* The task
In the reply, include exactly the lines of the entries below from the first to the line with "category: arvicolinae subfamily", that line included.

* Records
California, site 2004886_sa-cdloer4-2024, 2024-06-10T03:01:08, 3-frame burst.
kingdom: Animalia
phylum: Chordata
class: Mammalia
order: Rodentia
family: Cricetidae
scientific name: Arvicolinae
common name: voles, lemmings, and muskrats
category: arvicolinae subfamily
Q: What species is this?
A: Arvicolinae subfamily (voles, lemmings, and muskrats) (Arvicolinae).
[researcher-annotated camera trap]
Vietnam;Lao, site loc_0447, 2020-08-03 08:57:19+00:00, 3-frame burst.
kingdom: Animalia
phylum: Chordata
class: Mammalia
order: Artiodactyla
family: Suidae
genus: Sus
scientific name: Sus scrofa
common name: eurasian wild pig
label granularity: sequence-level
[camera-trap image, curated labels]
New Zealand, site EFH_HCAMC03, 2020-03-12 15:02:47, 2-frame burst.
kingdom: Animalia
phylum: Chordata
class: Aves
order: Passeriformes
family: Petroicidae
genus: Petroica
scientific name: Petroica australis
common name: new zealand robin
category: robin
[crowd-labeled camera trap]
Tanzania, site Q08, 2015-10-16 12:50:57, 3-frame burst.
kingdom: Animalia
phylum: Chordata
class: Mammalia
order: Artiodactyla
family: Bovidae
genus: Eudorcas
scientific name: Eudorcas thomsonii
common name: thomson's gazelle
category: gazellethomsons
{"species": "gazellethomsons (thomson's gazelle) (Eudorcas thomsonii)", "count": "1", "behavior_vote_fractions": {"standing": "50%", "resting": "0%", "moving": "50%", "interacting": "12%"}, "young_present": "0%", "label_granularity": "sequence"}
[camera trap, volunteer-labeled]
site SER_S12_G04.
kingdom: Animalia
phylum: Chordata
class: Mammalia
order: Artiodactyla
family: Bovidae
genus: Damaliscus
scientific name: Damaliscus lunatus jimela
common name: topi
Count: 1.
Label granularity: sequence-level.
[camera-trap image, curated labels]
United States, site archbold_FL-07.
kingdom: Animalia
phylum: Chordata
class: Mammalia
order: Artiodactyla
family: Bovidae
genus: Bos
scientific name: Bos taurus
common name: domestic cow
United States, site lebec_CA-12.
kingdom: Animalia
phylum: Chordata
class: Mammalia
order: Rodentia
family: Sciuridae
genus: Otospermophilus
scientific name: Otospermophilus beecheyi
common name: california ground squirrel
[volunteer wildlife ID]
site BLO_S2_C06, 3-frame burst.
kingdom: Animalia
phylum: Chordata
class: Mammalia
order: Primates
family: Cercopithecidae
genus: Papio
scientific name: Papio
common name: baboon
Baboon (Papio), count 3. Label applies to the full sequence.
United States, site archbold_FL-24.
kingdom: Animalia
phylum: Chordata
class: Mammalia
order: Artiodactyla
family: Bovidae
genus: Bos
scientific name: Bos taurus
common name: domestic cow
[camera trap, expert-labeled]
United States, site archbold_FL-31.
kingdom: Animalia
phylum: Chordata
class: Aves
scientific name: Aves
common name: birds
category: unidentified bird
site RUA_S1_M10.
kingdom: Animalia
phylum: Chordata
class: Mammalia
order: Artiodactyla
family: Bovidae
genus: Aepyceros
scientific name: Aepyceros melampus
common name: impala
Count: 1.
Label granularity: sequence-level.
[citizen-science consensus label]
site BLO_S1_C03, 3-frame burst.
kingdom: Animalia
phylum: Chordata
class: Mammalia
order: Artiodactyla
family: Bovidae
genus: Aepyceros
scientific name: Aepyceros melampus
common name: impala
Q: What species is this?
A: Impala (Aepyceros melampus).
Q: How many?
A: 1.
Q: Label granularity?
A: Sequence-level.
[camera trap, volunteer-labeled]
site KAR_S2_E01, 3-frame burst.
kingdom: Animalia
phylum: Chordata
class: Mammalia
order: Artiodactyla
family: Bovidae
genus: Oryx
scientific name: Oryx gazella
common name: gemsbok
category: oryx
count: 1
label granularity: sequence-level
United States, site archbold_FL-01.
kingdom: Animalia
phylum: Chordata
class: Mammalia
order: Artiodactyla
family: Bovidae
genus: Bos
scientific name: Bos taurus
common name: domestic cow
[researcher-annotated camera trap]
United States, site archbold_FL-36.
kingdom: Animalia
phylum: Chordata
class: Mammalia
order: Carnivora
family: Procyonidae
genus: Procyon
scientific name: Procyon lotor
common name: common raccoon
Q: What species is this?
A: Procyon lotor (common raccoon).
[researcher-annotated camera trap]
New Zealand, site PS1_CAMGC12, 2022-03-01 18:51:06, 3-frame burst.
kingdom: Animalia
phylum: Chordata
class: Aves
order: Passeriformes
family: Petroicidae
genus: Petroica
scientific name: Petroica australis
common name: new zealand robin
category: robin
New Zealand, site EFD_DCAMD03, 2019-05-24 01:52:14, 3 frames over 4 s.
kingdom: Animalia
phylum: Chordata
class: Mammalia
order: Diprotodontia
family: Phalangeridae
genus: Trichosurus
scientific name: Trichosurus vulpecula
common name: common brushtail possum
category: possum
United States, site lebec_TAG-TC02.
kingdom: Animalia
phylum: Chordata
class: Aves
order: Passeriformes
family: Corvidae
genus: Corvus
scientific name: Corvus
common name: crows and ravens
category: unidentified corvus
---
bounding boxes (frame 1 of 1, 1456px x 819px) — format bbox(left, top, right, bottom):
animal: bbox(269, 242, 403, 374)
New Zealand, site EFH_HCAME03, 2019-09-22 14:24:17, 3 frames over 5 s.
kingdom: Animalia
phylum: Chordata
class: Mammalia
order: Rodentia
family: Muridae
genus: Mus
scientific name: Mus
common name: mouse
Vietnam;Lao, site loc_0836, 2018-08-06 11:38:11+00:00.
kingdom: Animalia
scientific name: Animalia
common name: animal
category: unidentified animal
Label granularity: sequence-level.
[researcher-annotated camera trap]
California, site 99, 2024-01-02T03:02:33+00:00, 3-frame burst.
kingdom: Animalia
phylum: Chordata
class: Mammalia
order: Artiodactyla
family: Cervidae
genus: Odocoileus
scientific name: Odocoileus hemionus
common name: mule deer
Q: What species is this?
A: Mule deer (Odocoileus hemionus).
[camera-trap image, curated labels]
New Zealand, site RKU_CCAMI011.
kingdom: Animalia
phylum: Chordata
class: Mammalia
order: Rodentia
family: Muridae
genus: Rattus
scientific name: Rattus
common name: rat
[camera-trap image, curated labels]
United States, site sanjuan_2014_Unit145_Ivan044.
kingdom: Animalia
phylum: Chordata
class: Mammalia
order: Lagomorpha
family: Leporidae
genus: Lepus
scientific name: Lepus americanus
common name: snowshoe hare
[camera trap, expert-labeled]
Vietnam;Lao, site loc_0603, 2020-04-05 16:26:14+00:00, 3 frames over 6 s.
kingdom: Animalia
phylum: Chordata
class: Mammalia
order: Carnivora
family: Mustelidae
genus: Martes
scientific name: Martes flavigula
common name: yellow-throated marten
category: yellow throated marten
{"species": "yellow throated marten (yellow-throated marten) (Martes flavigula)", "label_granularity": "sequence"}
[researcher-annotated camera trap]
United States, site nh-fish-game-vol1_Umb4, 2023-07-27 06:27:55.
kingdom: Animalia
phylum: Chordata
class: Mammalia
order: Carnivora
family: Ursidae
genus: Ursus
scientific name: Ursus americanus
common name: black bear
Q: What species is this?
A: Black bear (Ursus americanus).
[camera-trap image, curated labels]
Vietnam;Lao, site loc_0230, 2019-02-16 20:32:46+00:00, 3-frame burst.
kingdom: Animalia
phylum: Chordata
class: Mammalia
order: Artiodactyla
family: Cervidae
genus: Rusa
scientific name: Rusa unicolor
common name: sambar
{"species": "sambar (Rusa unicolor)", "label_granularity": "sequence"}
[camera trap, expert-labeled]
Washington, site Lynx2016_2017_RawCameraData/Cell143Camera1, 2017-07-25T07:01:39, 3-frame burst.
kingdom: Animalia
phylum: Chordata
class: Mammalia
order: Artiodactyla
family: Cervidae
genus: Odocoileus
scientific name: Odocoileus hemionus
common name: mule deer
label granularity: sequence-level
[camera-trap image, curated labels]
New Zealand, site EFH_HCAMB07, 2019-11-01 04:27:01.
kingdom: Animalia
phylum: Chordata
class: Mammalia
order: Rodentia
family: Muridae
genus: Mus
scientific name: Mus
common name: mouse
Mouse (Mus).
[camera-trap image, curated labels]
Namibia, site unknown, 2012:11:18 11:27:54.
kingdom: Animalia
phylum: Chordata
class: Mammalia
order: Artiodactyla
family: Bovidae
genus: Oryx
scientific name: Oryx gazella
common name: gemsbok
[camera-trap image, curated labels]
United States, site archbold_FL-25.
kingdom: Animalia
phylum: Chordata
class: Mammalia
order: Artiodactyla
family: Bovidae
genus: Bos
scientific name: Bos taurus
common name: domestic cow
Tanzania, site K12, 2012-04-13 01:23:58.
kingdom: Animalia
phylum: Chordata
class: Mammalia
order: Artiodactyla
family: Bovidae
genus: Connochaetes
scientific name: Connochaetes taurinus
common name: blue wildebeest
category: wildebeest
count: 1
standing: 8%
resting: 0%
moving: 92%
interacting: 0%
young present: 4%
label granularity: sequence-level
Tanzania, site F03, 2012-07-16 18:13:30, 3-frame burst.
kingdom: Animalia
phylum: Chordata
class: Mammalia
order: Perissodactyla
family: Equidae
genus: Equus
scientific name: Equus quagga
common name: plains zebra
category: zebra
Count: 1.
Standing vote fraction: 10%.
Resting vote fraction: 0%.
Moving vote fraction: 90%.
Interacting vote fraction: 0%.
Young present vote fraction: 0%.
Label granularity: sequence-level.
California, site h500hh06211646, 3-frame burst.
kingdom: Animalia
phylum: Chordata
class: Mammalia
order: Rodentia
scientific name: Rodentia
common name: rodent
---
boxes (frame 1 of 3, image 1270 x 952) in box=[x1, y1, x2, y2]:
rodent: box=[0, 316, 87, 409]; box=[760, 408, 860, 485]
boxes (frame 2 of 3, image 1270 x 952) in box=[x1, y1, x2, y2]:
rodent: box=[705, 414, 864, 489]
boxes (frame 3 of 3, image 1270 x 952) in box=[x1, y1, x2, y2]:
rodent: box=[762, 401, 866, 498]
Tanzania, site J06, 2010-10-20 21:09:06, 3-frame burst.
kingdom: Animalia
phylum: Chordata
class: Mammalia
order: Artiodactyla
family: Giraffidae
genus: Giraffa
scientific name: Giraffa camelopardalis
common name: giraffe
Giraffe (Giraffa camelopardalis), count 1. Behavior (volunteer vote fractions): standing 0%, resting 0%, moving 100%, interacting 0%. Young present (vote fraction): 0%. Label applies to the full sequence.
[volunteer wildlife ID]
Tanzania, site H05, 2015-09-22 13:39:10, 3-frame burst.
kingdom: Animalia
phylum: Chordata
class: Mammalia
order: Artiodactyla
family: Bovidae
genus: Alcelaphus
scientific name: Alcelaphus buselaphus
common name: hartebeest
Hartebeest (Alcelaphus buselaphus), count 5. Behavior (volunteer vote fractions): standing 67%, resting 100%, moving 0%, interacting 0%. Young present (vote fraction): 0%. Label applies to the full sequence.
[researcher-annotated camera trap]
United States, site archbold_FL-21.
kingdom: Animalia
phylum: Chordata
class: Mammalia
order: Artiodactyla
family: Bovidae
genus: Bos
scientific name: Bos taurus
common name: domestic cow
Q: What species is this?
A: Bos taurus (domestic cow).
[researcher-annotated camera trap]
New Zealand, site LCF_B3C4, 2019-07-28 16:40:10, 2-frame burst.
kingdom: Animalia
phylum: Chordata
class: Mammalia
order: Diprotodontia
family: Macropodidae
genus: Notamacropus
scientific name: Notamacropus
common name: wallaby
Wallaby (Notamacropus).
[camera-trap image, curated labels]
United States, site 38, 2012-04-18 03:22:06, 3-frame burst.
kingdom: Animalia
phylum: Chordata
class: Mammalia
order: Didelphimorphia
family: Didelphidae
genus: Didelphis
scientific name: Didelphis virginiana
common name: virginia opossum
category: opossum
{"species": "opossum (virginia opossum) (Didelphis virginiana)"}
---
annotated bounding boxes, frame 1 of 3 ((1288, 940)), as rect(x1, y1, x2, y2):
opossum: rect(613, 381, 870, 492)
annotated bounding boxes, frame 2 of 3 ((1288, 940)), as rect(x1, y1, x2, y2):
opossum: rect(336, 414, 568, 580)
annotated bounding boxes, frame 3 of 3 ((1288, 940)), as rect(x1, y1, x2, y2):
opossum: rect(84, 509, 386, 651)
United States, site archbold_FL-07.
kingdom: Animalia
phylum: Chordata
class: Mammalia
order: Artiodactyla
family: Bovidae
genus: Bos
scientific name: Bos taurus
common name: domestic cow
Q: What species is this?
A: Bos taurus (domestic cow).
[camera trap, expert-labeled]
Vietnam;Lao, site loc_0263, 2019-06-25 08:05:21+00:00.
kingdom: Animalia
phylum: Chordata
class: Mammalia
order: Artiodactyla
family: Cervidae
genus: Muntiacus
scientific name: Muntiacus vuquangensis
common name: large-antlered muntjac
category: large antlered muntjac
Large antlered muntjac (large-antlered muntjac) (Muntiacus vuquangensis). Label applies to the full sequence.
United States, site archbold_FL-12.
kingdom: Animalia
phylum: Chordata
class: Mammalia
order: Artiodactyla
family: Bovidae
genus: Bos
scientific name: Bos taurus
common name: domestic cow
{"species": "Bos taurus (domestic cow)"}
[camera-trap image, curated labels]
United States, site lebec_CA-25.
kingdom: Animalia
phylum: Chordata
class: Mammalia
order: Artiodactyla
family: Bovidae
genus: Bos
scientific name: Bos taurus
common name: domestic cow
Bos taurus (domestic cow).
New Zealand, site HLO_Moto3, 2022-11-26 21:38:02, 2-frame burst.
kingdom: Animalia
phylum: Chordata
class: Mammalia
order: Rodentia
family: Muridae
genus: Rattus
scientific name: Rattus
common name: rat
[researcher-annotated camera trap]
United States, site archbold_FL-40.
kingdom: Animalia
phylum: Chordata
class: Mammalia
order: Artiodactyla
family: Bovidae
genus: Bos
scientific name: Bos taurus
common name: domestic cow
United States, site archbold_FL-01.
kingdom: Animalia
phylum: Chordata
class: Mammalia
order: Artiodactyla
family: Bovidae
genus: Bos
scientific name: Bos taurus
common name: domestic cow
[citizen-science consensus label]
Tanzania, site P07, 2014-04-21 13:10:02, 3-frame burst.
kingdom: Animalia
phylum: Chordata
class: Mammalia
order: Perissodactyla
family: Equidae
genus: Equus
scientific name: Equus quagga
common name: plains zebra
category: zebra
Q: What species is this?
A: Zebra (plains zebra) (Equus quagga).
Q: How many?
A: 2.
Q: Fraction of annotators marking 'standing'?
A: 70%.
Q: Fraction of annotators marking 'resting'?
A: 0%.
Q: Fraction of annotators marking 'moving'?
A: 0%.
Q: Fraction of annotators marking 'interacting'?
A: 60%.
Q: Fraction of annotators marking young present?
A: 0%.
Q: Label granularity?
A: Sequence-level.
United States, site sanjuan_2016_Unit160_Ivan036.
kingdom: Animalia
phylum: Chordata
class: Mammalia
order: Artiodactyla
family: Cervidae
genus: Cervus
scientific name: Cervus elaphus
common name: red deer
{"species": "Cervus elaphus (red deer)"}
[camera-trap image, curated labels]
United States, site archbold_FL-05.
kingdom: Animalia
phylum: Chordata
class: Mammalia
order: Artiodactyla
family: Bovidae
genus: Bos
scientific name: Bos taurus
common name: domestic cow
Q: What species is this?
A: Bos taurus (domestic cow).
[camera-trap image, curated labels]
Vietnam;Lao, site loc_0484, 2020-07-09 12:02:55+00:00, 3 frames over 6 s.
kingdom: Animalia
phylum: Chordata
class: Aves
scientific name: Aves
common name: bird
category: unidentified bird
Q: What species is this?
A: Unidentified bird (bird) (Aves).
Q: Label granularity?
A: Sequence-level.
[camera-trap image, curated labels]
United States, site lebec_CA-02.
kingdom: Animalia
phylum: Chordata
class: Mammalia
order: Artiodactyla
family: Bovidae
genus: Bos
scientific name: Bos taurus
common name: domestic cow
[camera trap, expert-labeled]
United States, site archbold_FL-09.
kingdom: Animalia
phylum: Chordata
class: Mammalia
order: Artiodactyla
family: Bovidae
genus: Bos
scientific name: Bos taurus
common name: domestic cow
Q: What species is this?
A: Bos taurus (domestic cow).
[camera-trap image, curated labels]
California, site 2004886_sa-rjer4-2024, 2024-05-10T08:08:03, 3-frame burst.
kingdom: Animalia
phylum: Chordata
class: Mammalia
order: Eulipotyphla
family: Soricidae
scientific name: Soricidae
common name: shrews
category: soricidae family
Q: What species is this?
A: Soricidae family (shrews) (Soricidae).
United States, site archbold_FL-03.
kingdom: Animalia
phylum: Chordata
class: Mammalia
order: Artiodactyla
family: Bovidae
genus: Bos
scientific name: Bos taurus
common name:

* Answer space
California, site 2004886_sa-cdloer4-2024, 2024-06-10T03:01:08, 3-frame burst.
kingdom: Animalia
phylum: Chordata
class: Mammalia
order: Rodentia
family: Cricetidae
scientific name: Arvicolinae
common name: voles, lemmings, and muskrats
category: arvicolinae subfamily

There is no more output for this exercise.